> [Task requirements]:
The lines to be copied are those below that contain "this".

> [Extracted data]:
· · ·
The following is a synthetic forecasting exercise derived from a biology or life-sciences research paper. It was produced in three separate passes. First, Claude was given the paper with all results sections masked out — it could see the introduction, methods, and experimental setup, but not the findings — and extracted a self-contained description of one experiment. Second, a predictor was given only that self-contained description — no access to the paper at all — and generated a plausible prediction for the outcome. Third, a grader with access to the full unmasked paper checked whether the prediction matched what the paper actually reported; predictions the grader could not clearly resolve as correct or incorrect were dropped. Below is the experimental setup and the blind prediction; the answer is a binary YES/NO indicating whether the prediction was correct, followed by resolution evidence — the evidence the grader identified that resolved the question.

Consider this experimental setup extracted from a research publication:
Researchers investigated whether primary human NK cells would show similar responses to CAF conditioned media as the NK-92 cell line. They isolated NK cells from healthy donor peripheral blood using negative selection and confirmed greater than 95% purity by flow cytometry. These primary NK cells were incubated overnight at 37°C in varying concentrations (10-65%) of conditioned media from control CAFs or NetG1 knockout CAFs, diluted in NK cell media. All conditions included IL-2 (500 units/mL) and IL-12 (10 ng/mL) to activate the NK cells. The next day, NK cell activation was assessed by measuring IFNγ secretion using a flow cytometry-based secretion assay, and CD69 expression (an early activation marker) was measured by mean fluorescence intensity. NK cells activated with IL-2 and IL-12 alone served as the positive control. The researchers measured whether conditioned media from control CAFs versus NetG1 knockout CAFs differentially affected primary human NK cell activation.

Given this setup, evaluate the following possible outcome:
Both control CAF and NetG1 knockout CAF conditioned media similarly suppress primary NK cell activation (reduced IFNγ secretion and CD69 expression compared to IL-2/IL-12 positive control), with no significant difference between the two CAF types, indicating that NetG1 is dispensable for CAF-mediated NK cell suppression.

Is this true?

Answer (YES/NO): NO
· · ·
> [Written response]:
Consider this experimental setup extracted from a research publication:
Given this setup, evaluate the following possible outcome:
Is this true?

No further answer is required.